Stitch a scarlet D on my chest for Divorced, I was now a pariah.

Carrie, one of my well-meaning, yet completely clueless neighbors at one point asked me what school my daughter went to. Her kids were at the posh little charter school in the neighborhood and I told her that my daughter was now being homeschooled. She said, "Oh that's good, because we don't really have many people of your kind at our school and she'd probably have a hard time fitting in."

"What kind are we?" I asked, completely baffled and wholly curious to see what was about to come out of her mouth.

"You know... broken," she said, shrugging her shoulders and smiling apologetically, "We don't have any broken families at our school."

Oh. Broken.

I remember the first Thanksgiving that Isabelle and I had together post-divorce. I felt exactly the way that Carrie saw us: Broken with a capital B. I felt hollow and lost and worthless. I felt like I couldn't possibly make the holiday mean anything real. I didn't know how to do holidays as just the two of us. It didn't match what I'd seen in movies or in Hallmark commercials. I didn't know how to just be a mom with a little girl and how to make that feel like home. I didn't want to lose the dream of the white-picket fence and the dog in the yard and the husband and the extended family and the fireplace and the cute boots and the colorful mittens. I didn't want to lose the idea that someday I'd have a family. A real family. You know, like the ones you see on TV. 

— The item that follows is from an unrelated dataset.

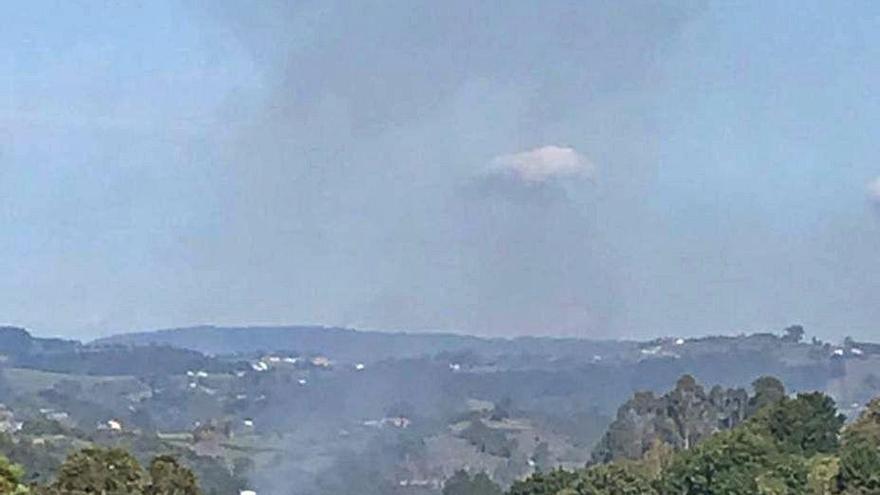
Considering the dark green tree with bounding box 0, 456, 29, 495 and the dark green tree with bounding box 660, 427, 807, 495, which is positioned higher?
the dark green tree with bounding box 660, 427, 807, 495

Not knowing what else to do, I let my little seven-year-old girl plan our first Thanksgiving. So we drank root beer floats and ate spaghetti on our homemade paint-your-own pottery plates with placemats that she'd made as an art project. I have a snapshot of that Thanksgiving. Her little cardboard turkey with glued-on feathers and Isabelle's sweet half-smile. It took me years before I could look at that picture. See it. I would try to skip over it. I wanted to delete it. All I could see was how guilty I felt and how broken I felt and how far from the mark I felt as a mother. All I could see was a first attempt at our own holiday that was sad and empty and heartbreaking for both of us.

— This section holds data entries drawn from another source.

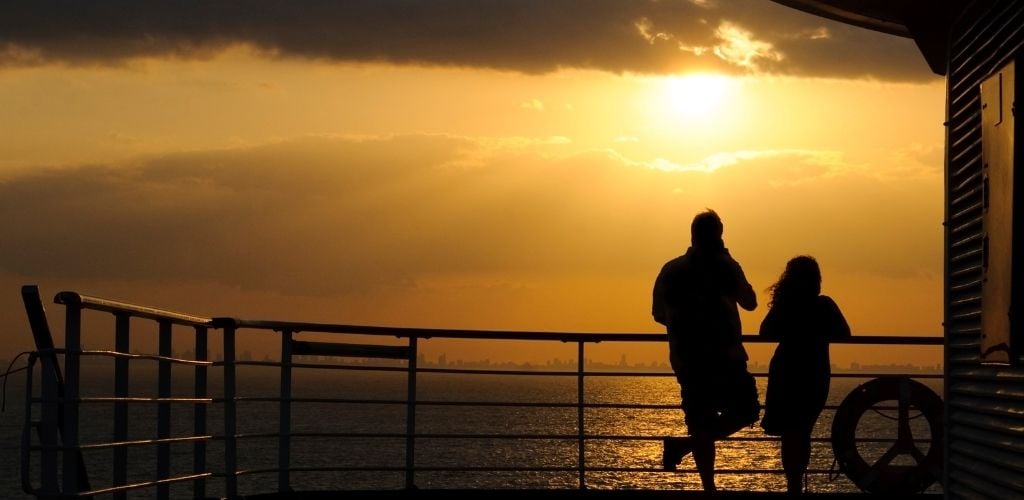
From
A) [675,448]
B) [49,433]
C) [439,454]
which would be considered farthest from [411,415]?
[439,454]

Now I look at that picture with nothing but love and compassion. And most of all, pride. Because I am proud of me. I am proud of us. And I am so very proud of who we've become.

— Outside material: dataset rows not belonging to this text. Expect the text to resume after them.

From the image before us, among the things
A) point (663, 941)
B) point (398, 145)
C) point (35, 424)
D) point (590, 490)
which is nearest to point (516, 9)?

I want to go back in time and tell younger me, "You did good mama."

I want to go back and sit at that table and revel in how cute we were. How innocent we were. How hard I was trying to be a good mom. How much I loved my daughter. 

I want to go to back to all of the holidays where I felt Broken and Not Enough and I want to take my past self by the shoulders and shake some sense into me.

Because it took me too many years to realize that the family that I had always wanted had been sitting at the table with me all along.

A real family. An un-broken family. Me and my little girl.  

This year, we celebrated Thanksgiving at the Palace in San Francisco -- a little bit fancier than our original Thanksgiving (you know it's fancy when there are ice sculptures). There was an entire room of desserts, but not a single root beer float to be found and no cardboard turkeys on the table.

But it was us. Us as we've always been.

Midway through our dinner, I realized that I no longer have that crappy Broken feeling anymore. I looked across the table at this beautiful girl and felt so lucky to have her all to myself. We spent the entire dinner telling stories, talking about our weekend plans, friends, boys -- you know, the important things. And it didn't occur to me, not even once, that my family should be bigger or better or larger or different in any way.

Don't get me wrong, there are people who I adore that I would've loved to have had at our table. And there will be plenty of time for that in the future. But for now, I am overwhelmingly grateful to soak in the last few minutes of her childhood.

And so profoundly glad to be un-broken.